Material for this task ->
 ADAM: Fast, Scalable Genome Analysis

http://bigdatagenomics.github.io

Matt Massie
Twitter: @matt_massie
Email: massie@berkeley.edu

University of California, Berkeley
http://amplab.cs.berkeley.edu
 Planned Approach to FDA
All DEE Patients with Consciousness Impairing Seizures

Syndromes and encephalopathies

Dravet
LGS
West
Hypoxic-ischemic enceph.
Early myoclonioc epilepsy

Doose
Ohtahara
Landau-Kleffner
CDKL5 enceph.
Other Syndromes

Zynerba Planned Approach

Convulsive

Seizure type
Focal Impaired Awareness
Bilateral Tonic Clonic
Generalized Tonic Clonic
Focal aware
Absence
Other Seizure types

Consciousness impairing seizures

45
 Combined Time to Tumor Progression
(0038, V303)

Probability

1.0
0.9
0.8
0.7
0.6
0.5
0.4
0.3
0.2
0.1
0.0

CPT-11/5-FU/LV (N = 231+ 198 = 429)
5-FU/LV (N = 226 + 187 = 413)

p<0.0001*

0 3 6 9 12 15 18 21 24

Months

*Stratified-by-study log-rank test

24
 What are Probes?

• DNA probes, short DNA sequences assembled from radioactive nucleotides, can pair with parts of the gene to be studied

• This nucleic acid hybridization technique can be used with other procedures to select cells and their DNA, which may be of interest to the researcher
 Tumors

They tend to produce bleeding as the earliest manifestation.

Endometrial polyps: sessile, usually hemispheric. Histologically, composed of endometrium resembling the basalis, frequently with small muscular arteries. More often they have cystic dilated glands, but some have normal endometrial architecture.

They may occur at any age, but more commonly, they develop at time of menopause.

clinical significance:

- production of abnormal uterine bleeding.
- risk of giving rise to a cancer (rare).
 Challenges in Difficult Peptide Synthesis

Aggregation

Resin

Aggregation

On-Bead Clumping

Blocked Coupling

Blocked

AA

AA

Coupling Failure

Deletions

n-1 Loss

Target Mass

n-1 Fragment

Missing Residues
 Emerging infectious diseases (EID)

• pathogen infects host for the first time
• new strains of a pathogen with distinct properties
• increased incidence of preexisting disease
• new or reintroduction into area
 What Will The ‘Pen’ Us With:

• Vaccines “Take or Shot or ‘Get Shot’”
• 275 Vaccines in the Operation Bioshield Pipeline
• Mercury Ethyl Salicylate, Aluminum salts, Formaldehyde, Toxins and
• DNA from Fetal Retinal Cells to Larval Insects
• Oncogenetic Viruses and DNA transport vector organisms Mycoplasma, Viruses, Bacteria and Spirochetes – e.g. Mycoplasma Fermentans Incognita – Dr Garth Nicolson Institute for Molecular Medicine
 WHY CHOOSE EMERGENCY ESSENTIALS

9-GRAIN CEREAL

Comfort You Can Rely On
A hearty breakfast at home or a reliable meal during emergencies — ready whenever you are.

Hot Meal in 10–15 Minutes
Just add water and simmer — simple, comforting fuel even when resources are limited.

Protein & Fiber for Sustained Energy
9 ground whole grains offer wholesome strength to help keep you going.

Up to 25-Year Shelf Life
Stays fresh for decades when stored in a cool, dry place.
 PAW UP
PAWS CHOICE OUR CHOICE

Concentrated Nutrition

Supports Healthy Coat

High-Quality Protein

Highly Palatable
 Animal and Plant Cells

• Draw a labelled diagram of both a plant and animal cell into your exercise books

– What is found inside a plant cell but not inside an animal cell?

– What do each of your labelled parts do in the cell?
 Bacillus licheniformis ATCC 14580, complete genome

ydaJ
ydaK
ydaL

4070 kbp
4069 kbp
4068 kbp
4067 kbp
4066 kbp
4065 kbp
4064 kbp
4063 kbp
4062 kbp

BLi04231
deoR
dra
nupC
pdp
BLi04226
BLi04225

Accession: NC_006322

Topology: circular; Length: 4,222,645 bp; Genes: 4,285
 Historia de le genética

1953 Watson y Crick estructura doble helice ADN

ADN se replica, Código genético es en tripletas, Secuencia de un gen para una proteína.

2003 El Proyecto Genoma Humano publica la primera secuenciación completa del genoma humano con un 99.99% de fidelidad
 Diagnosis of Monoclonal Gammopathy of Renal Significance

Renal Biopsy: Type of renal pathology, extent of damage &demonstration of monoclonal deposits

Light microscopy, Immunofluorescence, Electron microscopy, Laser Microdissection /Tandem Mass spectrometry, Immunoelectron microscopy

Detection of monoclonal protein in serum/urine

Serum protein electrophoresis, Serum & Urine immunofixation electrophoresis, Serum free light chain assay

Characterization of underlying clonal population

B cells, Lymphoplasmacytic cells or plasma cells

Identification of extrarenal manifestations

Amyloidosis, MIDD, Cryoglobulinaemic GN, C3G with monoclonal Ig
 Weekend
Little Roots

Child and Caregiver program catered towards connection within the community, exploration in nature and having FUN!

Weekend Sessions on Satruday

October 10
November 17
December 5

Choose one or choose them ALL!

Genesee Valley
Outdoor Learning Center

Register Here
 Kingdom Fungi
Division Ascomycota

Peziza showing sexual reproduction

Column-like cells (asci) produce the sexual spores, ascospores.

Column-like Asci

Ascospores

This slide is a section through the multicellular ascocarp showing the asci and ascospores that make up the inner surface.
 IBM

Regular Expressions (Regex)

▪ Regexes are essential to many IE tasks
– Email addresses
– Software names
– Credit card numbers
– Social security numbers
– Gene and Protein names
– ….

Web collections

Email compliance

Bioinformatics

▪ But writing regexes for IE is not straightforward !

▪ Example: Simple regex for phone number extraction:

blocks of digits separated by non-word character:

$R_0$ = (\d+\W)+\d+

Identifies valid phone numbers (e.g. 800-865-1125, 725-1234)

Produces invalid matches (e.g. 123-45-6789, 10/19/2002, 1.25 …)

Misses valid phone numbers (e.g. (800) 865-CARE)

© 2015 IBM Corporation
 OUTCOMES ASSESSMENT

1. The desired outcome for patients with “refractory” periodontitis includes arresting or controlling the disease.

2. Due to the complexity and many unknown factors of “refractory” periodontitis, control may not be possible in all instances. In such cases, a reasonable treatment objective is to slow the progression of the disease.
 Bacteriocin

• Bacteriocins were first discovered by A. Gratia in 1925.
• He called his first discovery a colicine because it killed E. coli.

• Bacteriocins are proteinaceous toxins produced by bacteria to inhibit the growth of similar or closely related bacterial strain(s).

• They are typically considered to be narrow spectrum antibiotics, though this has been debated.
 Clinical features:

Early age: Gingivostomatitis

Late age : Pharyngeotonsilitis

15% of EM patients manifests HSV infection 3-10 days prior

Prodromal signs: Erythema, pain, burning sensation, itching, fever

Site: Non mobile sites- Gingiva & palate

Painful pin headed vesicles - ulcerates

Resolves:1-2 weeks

How to complete this task ->
Every line above with the word "your" belongs in the answer, copied as written.

Written response ->
• Draw a labelled diagram of both a plant and animal cell into your exercise books
– What do each of your labelled parts do in the cell?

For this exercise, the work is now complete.